All of the material should be reproduced exactly, with pictures left out.

========================================================================

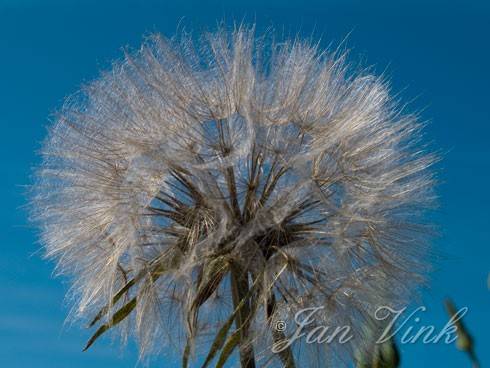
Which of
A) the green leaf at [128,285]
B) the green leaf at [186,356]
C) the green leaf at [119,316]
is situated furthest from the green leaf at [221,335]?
the green leaf at [119,316]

========================================================================

## Exercise response
Which of
A) the green leaf at [128,285]
B) the green leaf at [186,356]
C) the green leaf at [119,316]
is situated furthest from the green leaf at [221,335]?
the green leaf at [119,316]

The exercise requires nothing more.